Pasalnya, Kiai Pandji menyebut, bahwa kantor MWCNU se-Sumenep bukan hanya ada, tetapi juga dilengkapi dengan bangunan dan fasilitas yang bagus. Bahkan, ada pula 30 Pengurus Ranting Nahdlatul Ulama (PRNU) yang sudah memiliki kantor.
“Kalau dilihat dari segi bangunan kantor, MWCNU di Sumenep sudah masuk kategori kuat,” tambahnya.
Namun demikian, lanjut Kiai Pandji, tolak ukur kemajuan dan kekuatan NU tidak hanya dilihat dari segi bangunan. Melainkan juga dari sejauhmana upaya-upaya konsolidasi yang dilakukan.

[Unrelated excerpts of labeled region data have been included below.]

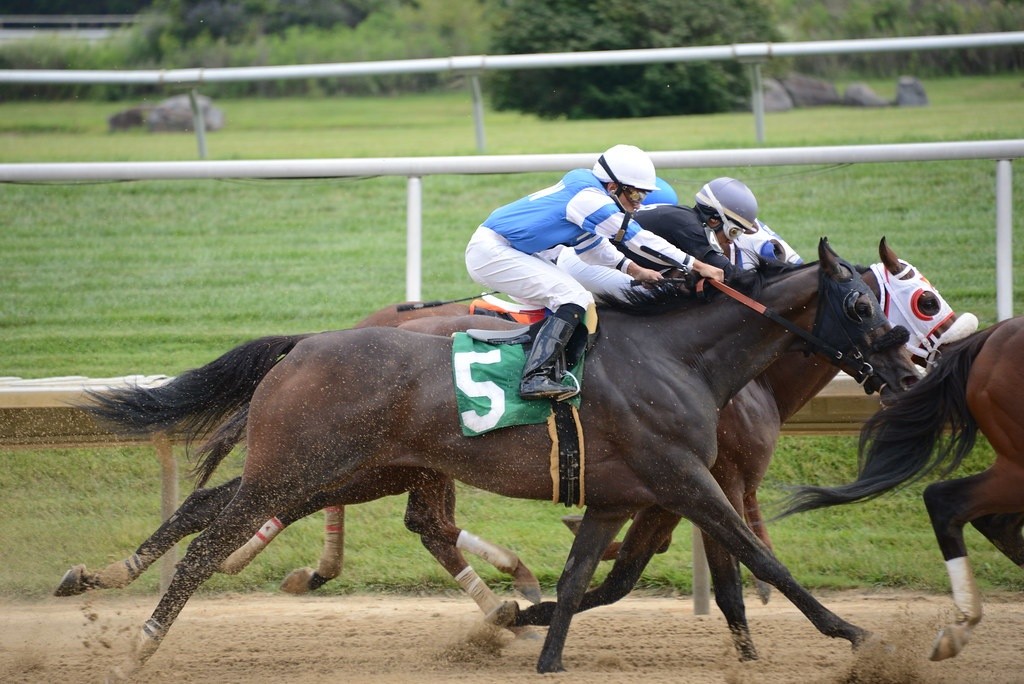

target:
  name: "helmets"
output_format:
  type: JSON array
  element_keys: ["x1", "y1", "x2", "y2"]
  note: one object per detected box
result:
[
  {"x1": 591, "y1": 143, "x2": 662, "y2": 192},
  {"x1": 695, "y1": 176, "x2": 760, "y2": 230}
]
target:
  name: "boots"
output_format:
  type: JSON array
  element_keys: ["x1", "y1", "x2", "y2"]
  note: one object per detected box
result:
[{"x1": 516, "y1": 314, "x2": 581, "y2": 400}]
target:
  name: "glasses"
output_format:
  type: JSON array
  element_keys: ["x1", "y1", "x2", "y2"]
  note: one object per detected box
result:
[
  {"x1": 701, "y1": 183, "x2": 744, "y2": 239},
  {"x1": 596, "y1": 154, "x2": 647, "y2": 206}
]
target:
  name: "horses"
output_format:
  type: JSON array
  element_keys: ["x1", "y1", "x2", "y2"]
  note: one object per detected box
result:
[
  {"x1": 54, "y1": 237, "x2": 924, "y2": 684},
  {"x1": 217, "y1": 234, "x2": 807, "y2": 605},
  {"x1": 182, "y1": 234, "x2": 979, "y2": 638},
  {"x1": 740, "y1": 316, "x2": 1024, "y2": 662}
]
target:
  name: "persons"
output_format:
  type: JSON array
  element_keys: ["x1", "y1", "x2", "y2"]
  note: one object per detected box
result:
[
  {"x1": 511, "y1": 177, "x2": 760, "y2": 305},
  {"x1": 463, "y1": 145, "x2": 721, "y2": 398}
]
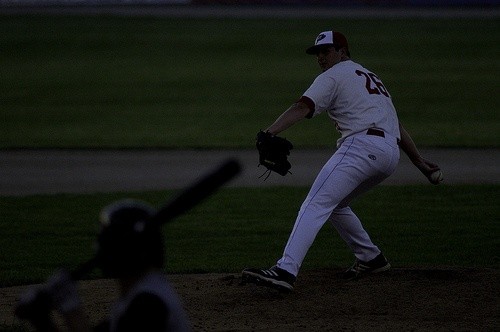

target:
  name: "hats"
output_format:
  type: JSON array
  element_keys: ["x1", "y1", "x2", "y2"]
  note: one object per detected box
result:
[{"x1": 305, "y1": 30, "x2": 347, "y2": 55}]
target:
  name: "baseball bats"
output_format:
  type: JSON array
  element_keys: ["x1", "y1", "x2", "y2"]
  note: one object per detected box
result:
[{"x1": 13, "y1": 158, "x2": 242, "y2": 321}]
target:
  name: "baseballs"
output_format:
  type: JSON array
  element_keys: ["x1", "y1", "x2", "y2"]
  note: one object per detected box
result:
[{"x1": 430, "y1": 170, "x2": 443, "y2": 184}]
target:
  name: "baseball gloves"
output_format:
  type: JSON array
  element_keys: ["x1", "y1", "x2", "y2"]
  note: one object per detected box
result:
[{"x1": 255, "y1": 130, "x2": 293, "y2": 176}]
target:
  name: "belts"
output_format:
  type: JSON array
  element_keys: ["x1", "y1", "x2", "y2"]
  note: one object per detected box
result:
[{"x1": 367, "y1": 128, "x2": 399, "y2": 143}]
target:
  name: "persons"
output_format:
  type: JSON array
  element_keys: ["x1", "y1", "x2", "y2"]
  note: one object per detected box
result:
[
  {"x1": 238, "y1": 28, "x2": 440, "y2": 292},
  {"x1": 15, "y1": 198, "x2": 193, "y2": 332}
]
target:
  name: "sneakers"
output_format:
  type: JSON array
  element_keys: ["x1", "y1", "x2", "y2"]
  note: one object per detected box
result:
[
  {"x1": 240, "y1": 265, "x2": 296, "y2": 294},
  {"x1": 331, "y1": 248, "x2": 391, "y2": 281}
]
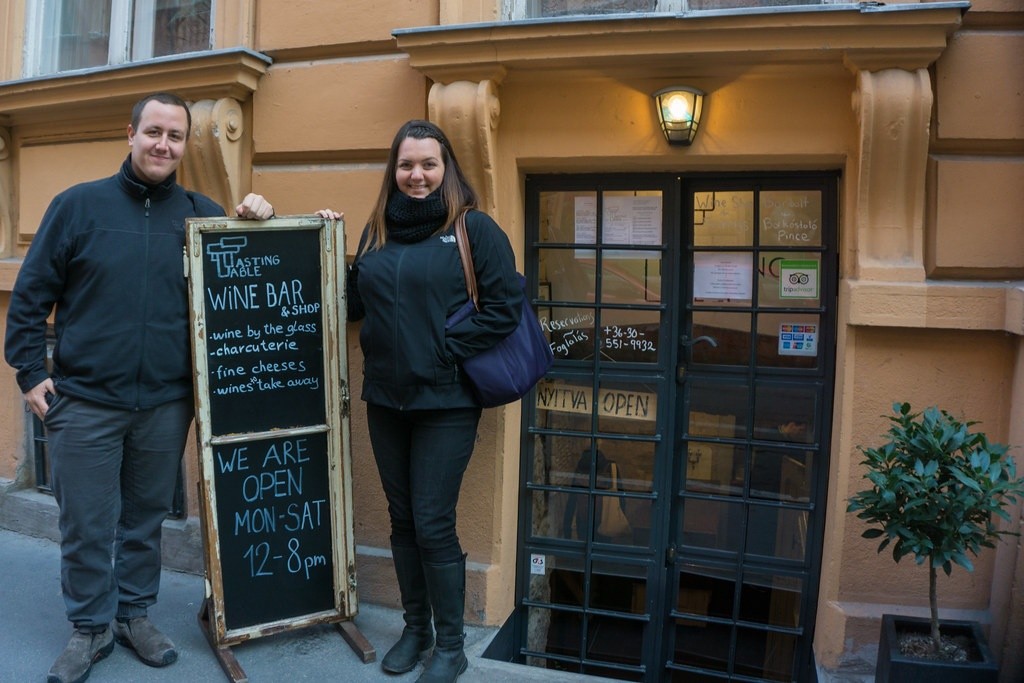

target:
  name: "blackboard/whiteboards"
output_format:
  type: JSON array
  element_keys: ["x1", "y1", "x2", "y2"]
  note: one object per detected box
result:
[{"x1": 185, "y1": 216, "x2": 359, "y2": 647}]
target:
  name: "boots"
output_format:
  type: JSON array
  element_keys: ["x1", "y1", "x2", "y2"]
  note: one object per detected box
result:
[
  {"x1": 416, "y1": 552, "x2": 469, "y2": 683},
  {"x1": 379, "y1": 537, "x2": 433, "y2": 674}
]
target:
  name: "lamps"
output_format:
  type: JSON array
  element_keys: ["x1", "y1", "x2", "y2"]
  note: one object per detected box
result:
[{"x1": 651, "y1": 84, "x2": 707, "y2": 146}]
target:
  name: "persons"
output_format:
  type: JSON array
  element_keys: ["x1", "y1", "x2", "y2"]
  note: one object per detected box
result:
[
  {"x1": 315, "y1": 119, "x2": 522, "y2": 683},
  {"x1": 5, "y1": 93, "x2": 274, "y2": 683},
  {"x1": 750, "y1": 413, "x2": 809, "y2": 554},
  {"x1": 563, "y1": 448, "x2": 620, "y2": 548}
]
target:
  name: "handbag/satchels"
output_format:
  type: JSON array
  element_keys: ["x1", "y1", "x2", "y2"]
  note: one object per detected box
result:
[
  {"x1": 597, "y1": 462, "x2": 633, "y2": 538},
  {"x1": 443, "y1": 211, "x2": 554, "y2": 409}
]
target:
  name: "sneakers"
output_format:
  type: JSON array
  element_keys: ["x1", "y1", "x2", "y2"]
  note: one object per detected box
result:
[
  {"x1": 111, "y1": 619, "x2": 177, "y2": 667},
  {"x1": 46, "y1": 626, "x2": 114, "y2": 683}
]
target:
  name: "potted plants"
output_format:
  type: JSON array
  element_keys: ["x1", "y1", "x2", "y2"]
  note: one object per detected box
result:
[{"x1": 845, "y1": 398, "x2": 1024, "y2": 683}]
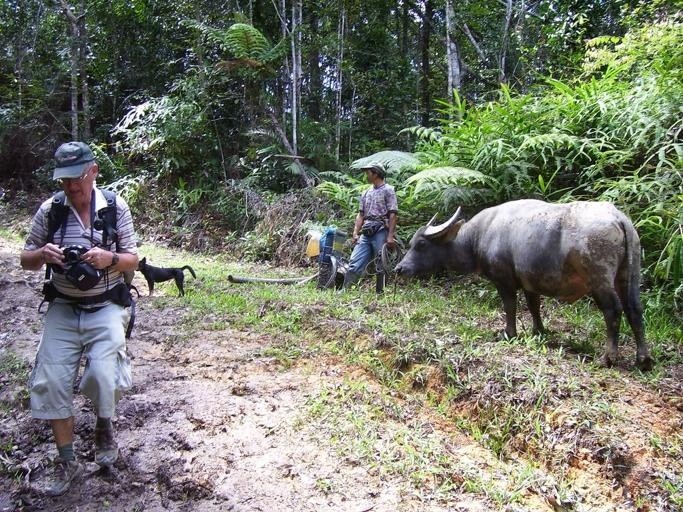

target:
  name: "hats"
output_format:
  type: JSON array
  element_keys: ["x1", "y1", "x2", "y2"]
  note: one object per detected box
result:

“Sayangnya, kekuatan NU tidak hanya dilihat dari segi bangunan. Tetapi juga dari konsolidasi yang dilakukan. Baik konsolidasi idelogi, sosial bahkan ekonomi. Karena itu infrastruktur yang memadai harus diikuti oleh ikhtiar-ikhtiar lainnya,” pintanya.
Selain itu, Kiai Pandji juga berharap agar MWCNU segera melengkapi struktur kepengurusan lembaga, untuk memaksimalkan gerakan di berbagai sektor. “Karena tidak mungkin MWCNU bisa melakukan amal-amal NU yang begitu banyak tanpa ditopang dengan adanya lembaga-lembaga,” harapnya.
Bukan tanpa alasan, dorongan dan imbauan Kiai Pandji kepada MWCNU itu didasari atas keprihatinan terhadap peperangan dan pergeseran ideologi yang terjadi di beberapa kalangan. Maka, upaya-upaya konsolidasi perlu terus dilakukan untuk membentengi ideologi.
“Karena di Sumenep ini ada fenomena, orangtuanya NU, anak pertamanya juga NU, tapi anak yang kedua ini tidak NU. Bahkan ada pula yang dulu orangtuanya pengurus NU, sekarang anaknya justru jadi urusan NU,” ungkapnya.
Ia pun menambahkan, di daerah kota Sumenep saat ini terjadi peperangan ideologi. Bagaimana tidak, keberadaan kelompok Salafi-Wahabi dan HTI kian merebak.
“Ini perlu kita pikirkan bersama. Sehingga NU betul-betul kuat di berbagai sektor,” pungkasnya.